Gorgosaurus skeleton sold for $6.1 million in New York

NEW YORK | A complete skeleton of Gorgosaurus, a species of dinosaur cousin of the T-Rex and having lived more than 77 million years ago, has sold for nearly $6.

Gorgosaurus skeleton sold for $6.1 million in New York

NEW YORK | A complete skeleton of Gorgosaurus, a species of dinosaur cousin of the T-Rex and having lived more than 77 million years ago, has sold for nearly $6.1 million at auction, at Sotheby's in New York, a announced the company.

This price (6,069,500 dollars) makes it "one of the most expensive dinosaurs ever sold at auction", according to Sotheby's, even if it is very far from the Tyrannosaurus Rex, sold in 2020 for 31.8 million dollars. At New York.

The Gorgosaurus specimen, measuring nearly 3 meters in height and 6.7 meters in length, was discovered in 2018 in the Judith River geological formation in the state of Montana, and it has always remained in private hands since. . The auction house estimated it at between 5 and 8 million dollars and highlighted its "remarkable condition".

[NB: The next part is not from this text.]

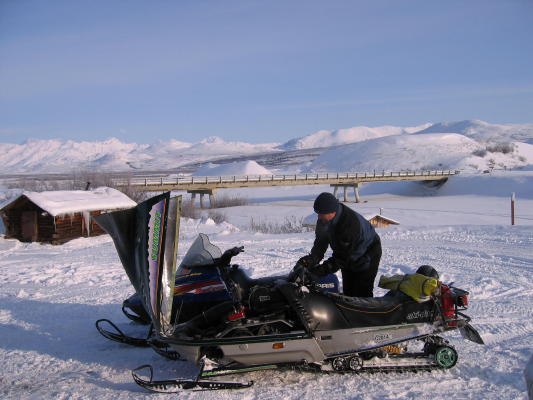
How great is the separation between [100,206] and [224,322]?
49.1ft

A member, like the T-Rex, of the Tyrannosauridae family, the Gorgosaurus (“fierce lizard”) lived during the Late Cretaceous period and died out around 77 million years ago.

“Almost all of the Gorgosaurus specimens that have been found are in museums. It is the only one that can be bought”, explained the head of the department of science and popular culture at Sotheby’s, Cassandra Hatton.

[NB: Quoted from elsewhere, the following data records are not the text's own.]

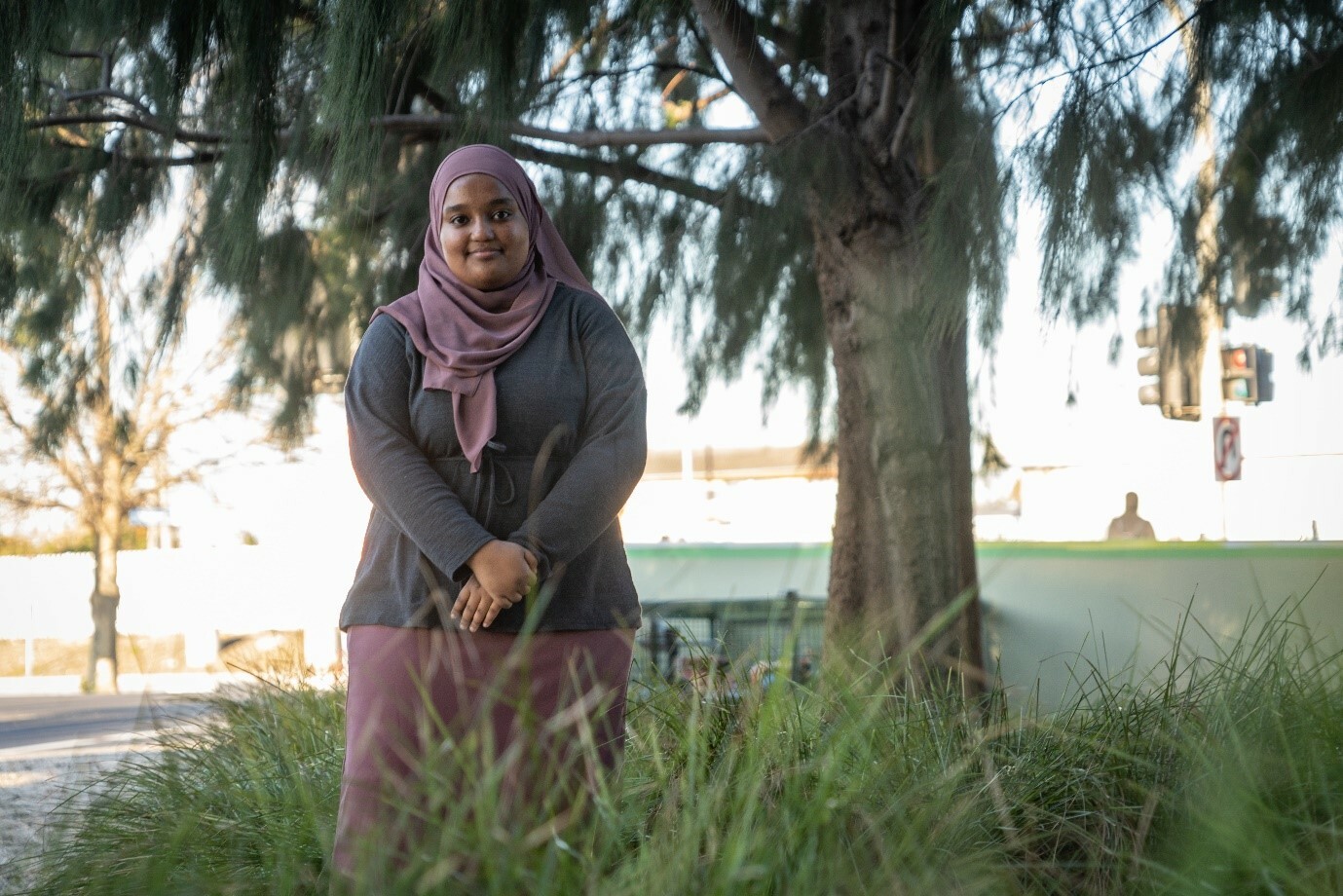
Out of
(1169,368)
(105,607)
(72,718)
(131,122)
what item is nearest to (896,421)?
(1169,368)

Sales of dinosaur skeletons now regularly enliven auction evenings, even if it means frustrating paleontologists, who see it as one less chance of exhibiting them in museums and making them available for scientific research.

In May, still in New York but at Christie's, a skeleton of Deinonychus antirrhopus, which had inspired the Velociraptor of the film "Jurassic Park" by Steven Spielberg (1993), had been sold for 12.4 million dollars, including costs, to an Asian customer.

This price, more than double its estimate, made it the second most expensive auction for a dinosaur skeleton, far from the big star, the Tyrannosaurus Rex.